CHESTER COUNTY, S.C. — An esports gaming league is starting up at dozens of schools in South Carolina this winter. The organizer said he hopes to bring the league to Charlotte schools next.
Kaleb Funderburk is a senior at Great Falls High School in South Carolina. His school year has been a bit different than in years past. He doesn’t step inside the school very often because of virtual learning. But the biggest difference for him is sports. He says his football season wasn’t the same due to COVID-19.
“We had one game that was canceled, and we had to reschedule a few,” Funderburk said. “We only played a few. It was kind of frustrating being our senior season.”

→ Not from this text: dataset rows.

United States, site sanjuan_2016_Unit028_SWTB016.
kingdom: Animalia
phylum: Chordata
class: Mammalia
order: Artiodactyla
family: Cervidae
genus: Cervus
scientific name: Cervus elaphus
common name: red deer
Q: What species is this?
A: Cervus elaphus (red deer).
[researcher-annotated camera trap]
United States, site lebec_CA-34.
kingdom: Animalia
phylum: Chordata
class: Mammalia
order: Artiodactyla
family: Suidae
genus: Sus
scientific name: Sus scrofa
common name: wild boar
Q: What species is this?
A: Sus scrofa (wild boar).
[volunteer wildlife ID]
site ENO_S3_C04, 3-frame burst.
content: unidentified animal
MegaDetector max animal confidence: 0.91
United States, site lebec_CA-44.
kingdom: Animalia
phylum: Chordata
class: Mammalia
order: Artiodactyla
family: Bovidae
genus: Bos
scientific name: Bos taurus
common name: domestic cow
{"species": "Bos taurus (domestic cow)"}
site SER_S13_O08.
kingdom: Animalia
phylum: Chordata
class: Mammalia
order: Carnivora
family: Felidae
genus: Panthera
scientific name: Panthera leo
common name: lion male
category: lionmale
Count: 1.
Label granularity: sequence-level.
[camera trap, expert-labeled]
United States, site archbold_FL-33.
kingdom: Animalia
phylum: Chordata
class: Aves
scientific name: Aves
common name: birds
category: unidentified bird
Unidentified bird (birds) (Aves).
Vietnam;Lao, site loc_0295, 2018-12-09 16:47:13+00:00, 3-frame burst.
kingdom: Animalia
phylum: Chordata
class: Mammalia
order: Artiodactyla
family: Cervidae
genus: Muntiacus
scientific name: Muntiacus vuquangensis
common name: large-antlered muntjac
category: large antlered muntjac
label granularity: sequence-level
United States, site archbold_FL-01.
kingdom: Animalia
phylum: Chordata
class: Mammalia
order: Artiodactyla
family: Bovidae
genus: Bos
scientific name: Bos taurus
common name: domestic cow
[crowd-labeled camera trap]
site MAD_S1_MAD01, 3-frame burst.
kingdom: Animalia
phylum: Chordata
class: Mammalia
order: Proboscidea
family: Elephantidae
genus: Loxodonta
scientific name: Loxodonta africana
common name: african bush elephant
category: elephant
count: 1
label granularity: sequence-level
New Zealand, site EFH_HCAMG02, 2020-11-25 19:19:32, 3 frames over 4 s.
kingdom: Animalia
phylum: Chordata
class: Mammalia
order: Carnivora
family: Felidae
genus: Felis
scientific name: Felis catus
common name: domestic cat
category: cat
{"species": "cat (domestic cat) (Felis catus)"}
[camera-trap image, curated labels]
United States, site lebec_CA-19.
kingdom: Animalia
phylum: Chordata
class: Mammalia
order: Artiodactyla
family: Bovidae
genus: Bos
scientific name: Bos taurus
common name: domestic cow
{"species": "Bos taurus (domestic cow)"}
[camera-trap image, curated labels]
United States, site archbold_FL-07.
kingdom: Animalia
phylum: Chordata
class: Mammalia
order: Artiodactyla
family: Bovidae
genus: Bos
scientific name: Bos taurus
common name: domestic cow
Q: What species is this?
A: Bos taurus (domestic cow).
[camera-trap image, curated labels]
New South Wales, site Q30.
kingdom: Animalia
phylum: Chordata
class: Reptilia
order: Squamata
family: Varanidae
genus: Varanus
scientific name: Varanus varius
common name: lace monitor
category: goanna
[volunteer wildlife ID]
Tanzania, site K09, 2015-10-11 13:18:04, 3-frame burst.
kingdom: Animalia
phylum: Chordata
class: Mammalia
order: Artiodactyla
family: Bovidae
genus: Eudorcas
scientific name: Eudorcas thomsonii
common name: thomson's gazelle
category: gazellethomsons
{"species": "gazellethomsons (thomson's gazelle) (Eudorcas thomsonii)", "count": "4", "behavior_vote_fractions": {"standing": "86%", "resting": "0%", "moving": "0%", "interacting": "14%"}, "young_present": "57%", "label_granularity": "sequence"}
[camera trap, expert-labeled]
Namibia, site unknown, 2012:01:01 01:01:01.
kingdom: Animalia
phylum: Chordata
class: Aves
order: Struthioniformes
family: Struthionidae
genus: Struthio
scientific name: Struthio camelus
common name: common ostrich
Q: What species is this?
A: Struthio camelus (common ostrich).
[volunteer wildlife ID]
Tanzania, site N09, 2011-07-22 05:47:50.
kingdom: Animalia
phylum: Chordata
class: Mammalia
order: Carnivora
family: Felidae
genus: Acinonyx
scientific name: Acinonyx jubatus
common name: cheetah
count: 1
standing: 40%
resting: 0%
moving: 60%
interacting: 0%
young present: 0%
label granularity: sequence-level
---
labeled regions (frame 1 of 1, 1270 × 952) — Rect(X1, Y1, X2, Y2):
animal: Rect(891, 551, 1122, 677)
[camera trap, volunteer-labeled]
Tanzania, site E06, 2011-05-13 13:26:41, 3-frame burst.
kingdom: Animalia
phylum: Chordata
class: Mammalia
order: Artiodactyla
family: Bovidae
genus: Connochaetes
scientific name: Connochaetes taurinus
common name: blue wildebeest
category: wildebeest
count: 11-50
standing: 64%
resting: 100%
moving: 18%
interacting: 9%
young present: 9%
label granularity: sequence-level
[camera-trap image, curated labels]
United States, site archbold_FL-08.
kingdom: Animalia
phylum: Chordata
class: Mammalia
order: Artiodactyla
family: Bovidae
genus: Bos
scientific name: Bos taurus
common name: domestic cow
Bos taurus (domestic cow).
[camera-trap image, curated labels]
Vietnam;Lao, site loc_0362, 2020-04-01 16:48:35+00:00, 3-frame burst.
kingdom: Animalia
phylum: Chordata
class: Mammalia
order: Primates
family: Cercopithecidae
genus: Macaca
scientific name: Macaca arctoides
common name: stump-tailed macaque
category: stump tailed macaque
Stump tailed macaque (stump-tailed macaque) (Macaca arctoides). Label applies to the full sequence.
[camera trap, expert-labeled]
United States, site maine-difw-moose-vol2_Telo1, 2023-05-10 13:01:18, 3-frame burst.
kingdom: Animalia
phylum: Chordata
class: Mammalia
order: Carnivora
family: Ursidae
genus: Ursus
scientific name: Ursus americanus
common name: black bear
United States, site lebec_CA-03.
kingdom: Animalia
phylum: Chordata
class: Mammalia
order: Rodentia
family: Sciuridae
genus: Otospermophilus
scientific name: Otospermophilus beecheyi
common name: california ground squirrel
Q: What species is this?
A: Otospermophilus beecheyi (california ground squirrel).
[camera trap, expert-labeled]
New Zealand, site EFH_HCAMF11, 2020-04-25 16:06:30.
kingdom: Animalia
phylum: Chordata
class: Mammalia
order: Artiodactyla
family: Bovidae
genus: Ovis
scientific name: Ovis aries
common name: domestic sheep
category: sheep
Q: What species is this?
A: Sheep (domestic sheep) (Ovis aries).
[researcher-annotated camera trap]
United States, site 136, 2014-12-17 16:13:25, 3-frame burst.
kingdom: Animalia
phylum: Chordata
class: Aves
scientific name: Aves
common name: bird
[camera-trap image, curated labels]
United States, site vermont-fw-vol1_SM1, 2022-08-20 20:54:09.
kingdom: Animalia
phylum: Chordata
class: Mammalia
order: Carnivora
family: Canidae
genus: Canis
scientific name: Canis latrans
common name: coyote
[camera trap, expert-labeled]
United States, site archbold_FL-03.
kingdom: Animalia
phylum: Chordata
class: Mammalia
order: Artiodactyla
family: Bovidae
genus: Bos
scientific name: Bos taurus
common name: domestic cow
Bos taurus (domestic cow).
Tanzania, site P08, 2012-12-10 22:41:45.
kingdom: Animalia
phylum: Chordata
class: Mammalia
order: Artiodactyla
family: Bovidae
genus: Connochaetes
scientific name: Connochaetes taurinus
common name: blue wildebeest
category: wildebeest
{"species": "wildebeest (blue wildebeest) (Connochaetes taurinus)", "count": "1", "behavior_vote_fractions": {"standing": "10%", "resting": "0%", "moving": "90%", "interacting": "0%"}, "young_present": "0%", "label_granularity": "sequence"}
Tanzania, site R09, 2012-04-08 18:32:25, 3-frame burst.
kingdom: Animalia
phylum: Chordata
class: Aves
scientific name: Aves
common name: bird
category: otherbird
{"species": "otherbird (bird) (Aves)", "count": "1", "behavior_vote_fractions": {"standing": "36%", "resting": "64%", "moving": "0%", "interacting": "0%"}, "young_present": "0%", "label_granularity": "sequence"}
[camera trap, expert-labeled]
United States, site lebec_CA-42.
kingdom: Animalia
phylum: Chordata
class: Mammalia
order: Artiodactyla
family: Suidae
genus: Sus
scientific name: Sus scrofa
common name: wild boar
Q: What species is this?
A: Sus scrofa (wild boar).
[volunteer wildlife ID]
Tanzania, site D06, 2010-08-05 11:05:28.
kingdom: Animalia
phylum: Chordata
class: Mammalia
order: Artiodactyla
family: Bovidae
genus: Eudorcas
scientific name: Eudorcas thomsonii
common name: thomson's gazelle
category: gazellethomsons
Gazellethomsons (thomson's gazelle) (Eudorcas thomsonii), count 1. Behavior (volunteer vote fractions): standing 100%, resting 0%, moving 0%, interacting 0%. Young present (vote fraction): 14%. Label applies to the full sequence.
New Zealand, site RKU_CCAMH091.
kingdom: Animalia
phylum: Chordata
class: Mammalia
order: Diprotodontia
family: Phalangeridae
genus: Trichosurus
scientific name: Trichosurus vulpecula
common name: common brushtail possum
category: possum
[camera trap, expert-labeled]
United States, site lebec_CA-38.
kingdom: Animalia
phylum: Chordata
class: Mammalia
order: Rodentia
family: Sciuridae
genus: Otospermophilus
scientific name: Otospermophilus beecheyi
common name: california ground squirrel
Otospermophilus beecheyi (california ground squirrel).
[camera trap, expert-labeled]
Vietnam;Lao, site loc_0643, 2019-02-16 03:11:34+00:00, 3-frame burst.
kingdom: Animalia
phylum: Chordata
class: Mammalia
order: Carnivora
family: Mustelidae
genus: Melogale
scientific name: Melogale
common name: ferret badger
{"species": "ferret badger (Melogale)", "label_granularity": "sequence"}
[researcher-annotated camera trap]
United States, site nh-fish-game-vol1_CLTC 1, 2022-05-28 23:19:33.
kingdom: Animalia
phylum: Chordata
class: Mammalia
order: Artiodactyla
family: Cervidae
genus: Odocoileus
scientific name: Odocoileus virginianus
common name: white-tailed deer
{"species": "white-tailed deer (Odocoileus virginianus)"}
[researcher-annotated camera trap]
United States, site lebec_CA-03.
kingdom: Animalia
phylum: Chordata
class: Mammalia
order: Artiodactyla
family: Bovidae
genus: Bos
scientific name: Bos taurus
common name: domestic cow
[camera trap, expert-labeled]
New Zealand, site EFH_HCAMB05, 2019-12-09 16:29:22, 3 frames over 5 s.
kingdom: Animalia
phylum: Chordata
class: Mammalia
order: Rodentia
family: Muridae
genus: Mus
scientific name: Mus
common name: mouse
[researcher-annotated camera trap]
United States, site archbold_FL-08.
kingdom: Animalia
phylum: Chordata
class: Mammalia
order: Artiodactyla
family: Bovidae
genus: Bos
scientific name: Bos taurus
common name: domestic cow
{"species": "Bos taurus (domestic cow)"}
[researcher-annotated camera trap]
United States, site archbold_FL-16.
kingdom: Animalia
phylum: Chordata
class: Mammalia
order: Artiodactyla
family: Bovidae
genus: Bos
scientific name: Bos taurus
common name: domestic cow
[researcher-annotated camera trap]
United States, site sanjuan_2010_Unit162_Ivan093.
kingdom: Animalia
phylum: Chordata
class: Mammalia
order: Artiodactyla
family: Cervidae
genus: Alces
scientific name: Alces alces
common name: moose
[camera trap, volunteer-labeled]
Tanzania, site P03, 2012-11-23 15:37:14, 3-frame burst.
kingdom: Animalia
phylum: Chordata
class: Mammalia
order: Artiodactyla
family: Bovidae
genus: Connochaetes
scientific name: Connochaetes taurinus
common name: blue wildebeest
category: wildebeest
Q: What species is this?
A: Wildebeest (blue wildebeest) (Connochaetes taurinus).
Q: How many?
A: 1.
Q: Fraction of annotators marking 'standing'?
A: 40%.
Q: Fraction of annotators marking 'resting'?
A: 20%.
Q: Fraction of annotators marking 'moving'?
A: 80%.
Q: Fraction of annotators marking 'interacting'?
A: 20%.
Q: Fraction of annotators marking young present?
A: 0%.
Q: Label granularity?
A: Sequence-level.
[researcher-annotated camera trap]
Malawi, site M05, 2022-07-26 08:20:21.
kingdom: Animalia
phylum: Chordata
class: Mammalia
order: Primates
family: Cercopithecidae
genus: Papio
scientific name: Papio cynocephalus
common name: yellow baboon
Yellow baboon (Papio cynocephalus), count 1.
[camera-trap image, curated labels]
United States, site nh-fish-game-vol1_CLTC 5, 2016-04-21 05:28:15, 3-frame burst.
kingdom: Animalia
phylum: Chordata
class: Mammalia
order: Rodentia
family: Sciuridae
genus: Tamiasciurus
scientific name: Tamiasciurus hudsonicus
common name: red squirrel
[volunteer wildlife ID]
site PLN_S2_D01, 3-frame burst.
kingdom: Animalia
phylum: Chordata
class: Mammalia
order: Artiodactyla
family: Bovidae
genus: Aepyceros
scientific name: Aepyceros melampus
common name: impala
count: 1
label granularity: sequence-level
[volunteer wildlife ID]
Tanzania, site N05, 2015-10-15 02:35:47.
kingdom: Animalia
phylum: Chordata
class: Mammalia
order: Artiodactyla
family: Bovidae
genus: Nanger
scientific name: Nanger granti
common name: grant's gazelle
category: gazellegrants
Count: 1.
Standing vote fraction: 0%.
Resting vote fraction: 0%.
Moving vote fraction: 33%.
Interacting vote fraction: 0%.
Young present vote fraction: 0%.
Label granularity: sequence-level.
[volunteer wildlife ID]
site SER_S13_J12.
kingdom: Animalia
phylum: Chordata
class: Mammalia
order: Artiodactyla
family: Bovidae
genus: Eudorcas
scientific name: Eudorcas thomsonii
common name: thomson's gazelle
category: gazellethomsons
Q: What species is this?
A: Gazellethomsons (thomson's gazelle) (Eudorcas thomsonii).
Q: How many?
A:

There’s one game he can play with his friends without seeing them in person, and that is esports.
“You can friend them on whatever game you are playing, and it will pop up if they are on,” Funderburk says. “Then, you can invite them to your party.”
Funderburk says he has even made new friends while playing. It’s why he was excited when he heard the school was starting up an esports league in January.
“Right now we have 12 schools,” Mainstage Gaming Network Founder Cory Sloan says. “We have 10 public schools and one private school.”
Sloan is a big gamer himself. He recently started up his company to act as a platform to host school game tournaments. He is also a basketball coach at Northwestern High School in York County.
“We were saying, 'look guys you have sports, these can be shut down, but online video games can’t,'” Sloan says.
Sloan knew there was a big demand for it. A video game tournament held in Charlotte in February 2020, before COVID-19, attracted hundreds of people. He said most of them were high school- or college-age, and people weren’t just there to play.
“I think the other biggest thing it demonstrated is there is a demand for people to watch,” Sloan says. “I think that is key to the cities and the people that are throwing the events because that is where the money is generated.”
The athletic director of Great Falls High School, Garrett Knight, said it will be set up as a club with an advisor who acts as a coach.
“He lets the kids know when the competitions are and gets the teams organized,” Knight says.
Knight said players could compete against students from other schools or they could just play against each other.
“The kids can choose what game they want to play,” Knight says. “The other thing is that the parents still have to sign off permission for those kids to play the game.”
Sloan said he hopes he can use the plan in South Carolina as a model for getting leagues started in more schools.
“I’ll be contacting Charlotte and Greenville and saying ‘hey look, this is what we are doing, this is how it is done, would you be interested in doing this in the next semester?’” Sloan says.